TEXT TO READ>

What is the probability of event W, P(W)?
The elements of W are the negative chip values. P(W) is the sum of the point probabilities in W. P(W) = P{-5} + P{-4} + P{-3} + P{-2} + P{-1} =
.05 + .05 + .05 + .05 + .10 = .30. There is a 30% chance of drawing a chip with a negative value.
What is the probability of event X, P(X)?
The elements of W are the positive chip values. P(X) is the sum of the point probabilities in X. P(X) = P{1} + P{2} + P{3} + P{4} + P{5} =
.10 + .10 + .10 + .15 + .15 = .60. There is a 60% chance of drawing a chip with a positive value.
What is the probability of event Y, P(Y)?
The elements of Y are the chip values between 10 and 20. P(Y) is the sum of the point probabilities in Y. There are no point probabilities in Y
because its elements are outside the universe. It is a null event. There is a 0% chance of drawing a chip with a value between 10 and 20.
What is the probability of event Z, P(Z)?
The elements of Z are the odd chip values. P(Z) is the sum of the point probabilities in Z. P(Z) = P{-5} + P{-3} + P{-1} + P{1} + P{3} + P{5} =
.05 + .05 + .10 + .10 + .10 + .15 = .55. There is a 55% chance of drawing a chip with an odd value.

GIVEN ENTRIES>
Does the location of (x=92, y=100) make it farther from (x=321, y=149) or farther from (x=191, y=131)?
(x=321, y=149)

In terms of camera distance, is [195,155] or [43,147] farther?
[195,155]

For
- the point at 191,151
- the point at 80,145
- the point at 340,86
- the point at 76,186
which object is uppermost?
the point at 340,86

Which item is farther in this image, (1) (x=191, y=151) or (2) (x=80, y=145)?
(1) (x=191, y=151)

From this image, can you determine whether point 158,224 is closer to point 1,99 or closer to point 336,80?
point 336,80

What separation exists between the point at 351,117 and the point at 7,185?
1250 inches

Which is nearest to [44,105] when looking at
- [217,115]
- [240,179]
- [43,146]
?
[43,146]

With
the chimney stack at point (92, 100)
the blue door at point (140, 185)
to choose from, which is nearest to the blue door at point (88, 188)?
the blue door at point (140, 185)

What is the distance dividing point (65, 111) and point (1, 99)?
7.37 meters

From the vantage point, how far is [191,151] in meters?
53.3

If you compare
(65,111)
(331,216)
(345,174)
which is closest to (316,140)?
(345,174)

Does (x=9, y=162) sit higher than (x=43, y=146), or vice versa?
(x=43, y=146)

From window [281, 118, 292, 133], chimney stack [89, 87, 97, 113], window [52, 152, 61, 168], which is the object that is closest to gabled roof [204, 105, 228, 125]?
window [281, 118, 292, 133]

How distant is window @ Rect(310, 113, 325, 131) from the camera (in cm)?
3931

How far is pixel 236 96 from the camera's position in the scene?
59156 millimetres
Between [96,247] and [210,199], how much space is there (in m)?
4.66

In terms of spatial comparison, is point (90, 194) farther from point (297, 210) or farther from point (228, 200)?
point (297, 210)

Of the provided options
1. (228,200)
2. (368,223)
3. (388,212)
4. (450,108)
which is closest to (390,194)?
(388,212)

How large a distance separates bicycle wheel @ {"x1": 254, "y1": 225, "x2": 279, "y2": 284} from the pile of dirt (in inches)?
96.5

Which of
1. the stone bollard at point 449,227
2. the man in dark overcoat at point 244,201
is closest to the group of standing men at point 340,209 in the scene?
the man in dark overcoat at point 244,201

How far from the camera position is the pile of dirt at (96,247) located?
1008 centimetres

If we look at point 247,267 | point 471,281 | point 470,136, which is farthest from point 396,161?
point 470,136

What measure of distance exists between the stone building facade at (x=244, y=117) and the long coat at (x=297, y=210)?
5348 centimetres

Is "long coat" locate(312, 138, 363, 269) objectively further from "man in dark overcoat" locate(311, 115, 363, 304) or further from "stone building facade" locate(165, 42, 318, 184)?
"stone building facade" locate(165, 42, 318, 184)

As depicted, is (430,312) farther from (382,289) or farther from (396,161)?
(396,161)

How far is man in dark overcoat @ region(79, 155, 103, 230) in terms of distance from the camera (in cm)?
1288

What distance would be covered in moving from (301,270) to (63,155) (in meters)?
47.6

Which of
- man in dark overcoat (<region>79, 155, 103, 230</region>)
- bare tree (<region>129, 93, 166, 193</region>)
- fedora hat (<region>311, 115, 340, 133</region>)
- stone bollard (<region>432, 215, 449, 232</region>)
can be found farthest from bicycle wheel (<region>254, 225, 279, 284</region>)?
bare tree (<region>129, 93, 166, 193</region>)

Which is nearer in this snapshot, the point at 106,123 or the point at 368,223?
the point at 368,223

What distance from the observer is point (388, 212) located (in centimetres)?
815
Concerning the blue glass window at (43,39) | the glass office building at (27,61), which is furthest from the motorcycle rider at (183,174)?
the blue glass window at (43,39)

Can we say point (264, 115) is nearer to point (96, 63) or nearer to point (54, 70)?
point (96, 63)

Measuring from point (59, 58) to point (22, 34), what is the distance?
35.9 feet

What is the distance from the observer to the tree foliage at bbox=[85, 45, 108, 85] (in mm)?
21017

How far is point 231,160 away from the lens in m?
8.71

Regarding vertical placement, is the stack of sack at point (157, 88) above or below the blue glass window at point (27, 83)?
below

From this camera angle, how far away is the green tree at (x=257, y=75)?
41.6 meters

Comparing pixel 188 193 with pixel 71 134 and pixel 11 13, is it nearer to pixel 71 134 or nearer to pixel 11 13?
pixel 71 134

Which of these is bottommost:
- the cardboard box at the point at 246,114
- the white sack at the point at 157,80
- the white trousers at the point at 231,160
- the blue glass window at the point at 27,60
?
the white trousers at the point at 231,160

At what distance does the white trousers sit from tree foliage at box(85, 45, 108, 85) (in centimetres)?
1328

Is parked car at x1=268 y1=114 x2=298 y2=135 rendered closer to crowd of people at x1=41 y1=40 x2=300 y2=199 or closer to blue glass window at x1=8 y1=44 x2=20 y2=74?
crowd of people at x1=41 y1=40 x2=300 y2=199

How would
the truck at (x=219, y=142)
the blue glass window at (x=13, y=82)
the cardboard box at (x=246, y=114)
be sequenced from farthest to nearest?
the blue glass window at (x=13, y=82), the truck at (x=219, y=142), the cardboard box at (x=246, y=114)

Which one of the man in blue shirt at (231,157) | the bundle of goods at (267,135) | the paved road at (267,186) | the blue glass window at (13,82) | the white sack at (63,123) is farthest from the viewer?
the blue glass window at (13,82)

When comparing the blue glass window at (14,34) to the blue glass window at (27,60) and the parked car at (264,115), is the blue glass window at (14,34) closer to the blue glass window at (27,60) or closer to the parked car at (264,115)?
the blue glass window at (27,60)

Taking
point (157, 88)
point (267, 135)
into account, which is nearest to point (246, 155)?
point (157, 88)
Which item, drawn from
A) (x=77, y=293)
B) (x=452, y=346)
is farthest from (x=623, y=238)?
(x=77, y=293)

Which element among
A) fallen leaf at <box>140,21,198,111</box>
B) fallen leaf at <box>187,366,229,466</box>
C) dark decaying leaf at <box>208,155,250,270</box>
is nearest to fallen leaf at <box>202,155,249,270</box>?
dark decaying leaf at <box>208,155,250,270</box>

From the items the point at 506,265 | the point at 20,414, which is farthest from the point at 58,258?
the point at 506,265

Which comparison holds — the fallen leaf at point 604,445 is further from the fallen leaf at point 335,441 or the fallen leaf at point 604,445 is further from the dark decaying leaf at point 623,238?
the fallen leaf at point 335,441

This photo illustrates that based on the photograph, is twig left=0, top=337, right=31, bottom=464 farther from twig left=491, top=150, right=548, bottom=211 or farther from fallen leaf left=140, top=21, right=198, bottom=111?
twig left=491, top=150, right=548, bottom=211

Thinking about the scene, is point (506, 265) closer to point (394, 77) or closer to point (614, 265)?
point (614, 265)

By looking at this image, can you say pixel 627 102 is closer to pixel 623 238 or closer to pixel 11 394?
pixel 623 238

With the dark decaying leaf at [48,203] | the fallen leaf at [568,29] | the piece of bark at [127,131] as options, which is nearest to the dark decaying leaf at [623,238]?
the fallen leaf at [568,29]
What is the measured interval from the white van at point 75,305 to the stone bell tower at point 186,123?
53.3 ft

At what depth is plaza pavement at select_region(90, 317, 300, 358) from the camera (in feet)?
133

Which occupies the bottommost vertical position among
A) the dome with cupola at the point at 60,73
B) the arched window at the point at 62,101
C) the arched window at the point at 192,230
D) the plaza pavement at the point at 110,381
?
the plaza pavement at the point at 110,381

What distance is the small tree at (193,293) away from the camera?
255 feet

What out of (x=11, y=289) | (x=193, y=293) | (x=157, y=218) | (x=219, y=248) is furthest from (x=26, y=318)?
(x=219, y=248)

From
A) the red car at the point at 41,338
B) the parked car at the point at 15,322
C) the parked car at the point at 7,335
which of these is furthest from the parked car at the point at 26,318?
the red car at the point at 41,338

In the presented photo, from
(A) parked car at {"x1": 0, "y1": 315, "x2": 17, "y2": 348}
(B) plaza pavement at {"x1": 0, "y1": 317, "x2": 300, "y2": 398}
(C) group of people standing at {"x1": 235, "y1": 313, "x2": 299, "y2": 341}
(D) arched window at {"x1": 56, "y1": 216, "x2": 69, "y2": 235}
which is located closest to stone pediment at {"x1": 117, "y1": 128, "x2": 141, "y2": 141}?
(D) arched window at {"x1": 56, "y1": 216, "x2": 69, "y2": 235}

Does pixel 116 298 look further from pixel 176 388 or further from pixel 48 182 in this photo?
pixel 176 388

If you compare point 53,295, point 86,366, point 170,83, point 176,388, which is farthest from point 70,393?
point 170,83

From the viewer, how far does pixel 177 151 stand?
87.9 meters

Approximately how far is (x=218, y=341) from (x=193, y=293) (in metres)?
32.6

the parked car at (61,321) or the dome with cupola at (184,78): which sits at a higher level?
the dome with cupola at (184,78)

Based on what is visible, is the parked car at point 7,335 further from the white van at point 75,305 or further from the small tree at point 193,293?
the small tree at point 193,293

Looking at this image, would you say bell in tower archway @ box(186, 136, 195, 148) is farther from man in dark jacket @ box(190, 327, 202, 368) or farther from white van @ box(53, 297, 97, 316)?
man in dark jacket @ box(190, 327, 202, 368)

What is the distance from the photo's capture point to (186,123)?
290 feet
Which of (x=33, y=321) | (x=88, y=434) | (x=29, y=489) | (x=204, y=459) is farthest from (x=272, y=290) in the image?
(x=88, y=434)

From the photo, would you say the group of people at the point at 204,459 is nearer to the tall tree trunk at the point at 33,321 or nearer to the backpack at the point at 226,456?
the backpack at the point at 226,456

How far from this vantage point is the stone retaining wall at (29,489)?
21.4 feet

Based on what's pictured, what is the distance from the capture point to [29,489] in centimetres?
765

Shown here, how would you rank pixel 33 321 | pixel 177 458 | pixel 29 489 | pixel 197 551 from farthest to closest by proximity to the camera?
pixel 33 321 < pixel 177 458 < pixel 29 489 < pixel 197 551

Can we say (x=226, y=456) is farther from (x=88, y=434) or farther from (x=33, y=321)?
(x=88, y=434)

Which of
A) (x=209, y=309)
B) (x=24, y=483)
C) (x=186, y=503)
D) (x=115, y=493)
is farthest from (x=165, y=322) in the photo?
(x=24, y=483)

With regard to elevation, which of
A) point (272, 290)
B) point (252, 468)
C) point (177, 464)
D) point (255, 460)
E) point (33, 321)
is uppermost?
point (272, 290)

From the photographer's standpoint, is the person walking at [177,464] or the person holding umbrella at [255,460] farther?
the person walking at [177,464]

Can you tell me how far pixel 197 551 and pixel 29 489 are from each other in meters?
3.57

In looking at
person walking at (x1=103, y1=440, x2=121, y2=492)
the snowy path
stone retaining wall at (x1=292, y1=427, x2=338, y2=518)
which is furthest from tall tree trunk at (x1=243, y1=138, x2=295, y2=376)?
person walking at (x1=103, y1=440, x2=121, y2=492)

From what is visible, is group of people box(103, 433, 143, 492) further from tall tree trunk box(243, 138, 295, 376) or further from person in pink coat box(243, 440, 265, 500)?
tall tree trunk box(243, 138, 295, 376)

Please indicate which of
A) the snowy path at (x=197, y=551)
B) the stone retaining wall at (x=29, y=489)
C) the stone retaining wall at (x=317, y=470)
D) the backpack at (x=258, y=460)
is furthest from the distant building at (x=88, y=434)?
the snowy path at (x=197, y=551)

SET PROBLEM 1> Reproduce the chip probability text word for word, starting at "The elements of W are the positive" and ending at "a positive value.".
SET PROBLEM 2>
Answer these from the chip probability text:
(a) What is the chance of drawing a chip with a negative value?
(b) What kind of event does the text call event Y?
(c) What value does the text give for P(Z)?

OUTPUT 1>
The elements of W are the positive chip values. P(X) is the sum of the point probabilities in X. P(X) = P{1} + P{2} + P{3} + P{4} + P{5} =
.10 + .10 + .10 + .15 + .15 = .60. There is a 60% chance of drawing a chip with a positive value.

OUTPUT 2>
(a) 30%
(b) A null event
(c) .55